Ce contrat est conclu entre, d'une part, l'État, représenté par le ou les ministères chargés de la tutelle de l'organisme, et, d'autre part, l'établissement, représenté par le président de son conseil d'administration ou, le cas échéant, par son dirigeant exécutif.
II. – Ce contrat :
1° Définit les objectifs stratégiques assignés à l'organisme et les décline en objectifs opérationnels ;
2° Comporte des indicateurs associés, objectivables et vérifiables, ainsi que, le cas échéant, les cibles attendues ;
3° Précise les modalités de suivi de l'exécution du contrat.

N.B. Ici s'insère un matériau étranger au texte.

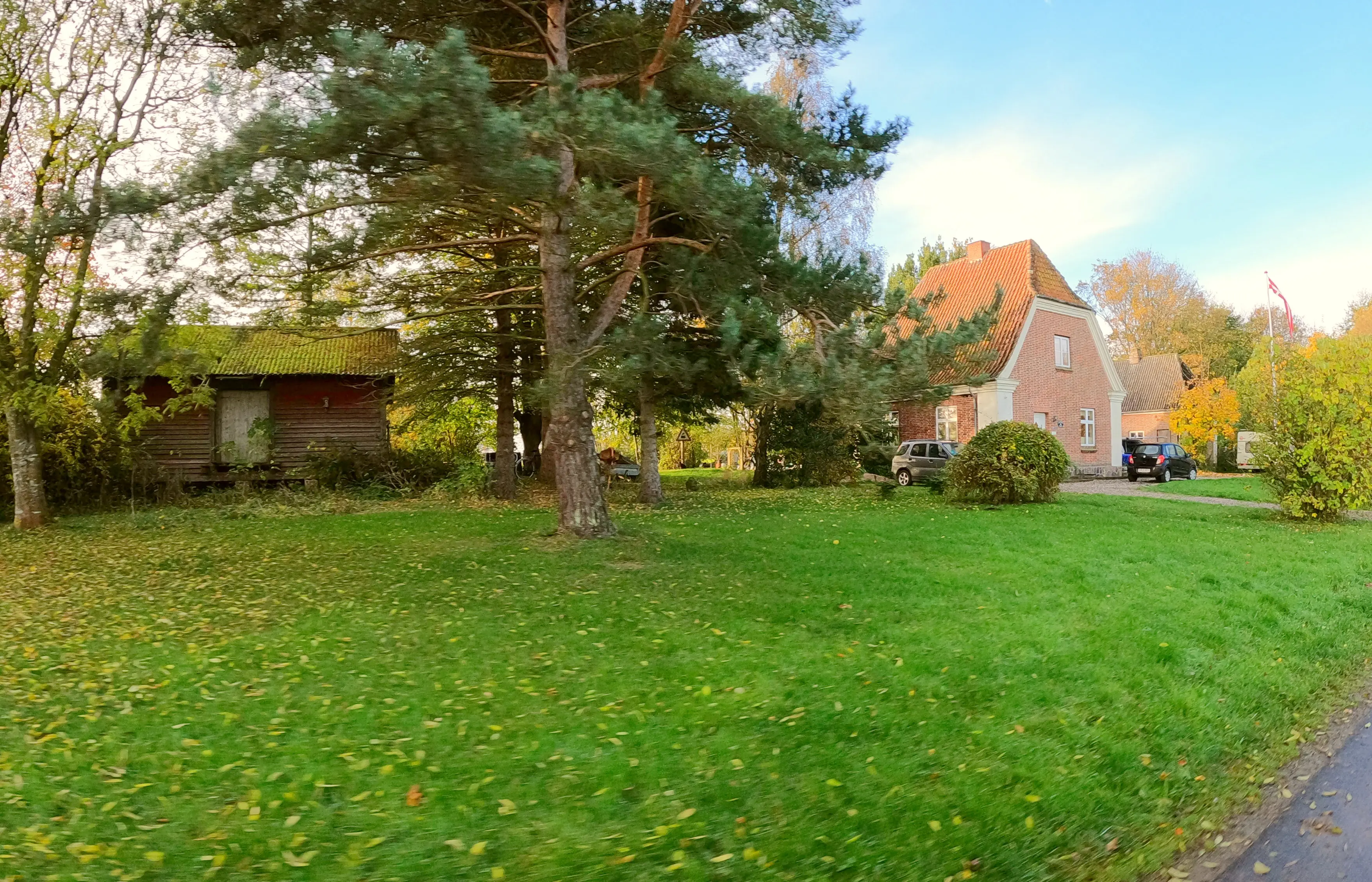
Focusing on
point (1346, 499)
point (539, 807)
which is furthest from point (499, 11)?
point (1346, 499)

4° Évalue l'adéquation entre les missions confiées et la forme juridique de l'organisme ; « 5° Apprécie l'opportunité de l'exercice direct de ces missions par l'État. ».
III. – Le contrat d'objectifs et de performance est conclu pour une durée par défaut de cinq ans. Il comporte une clause de revoyure au plus tard à l'issue de la troisième année, donnant lieu à un bilan d'étape et, le cas échéant, à une actualisation des objectifs et indicateurs.
IV. – Chaque agence et opérateur de l'État publie annuellement un rapport public présentant l'état d'exécution du contrat d'objectifs et de performance, au regard des indicateurs mentionnés au II. Ce rapport est rendu public et transmis aux commissions des finances de l'Assemblée nationale et du Sénat.
V. – Un décret en Conseil d'État précise le périmètre des agences et opérateurs concernés ainsi que les modalités d'application du présent article, notamment le contenu minimal du contrat, les conditions de publication et les modalités de vérification des indicateurs.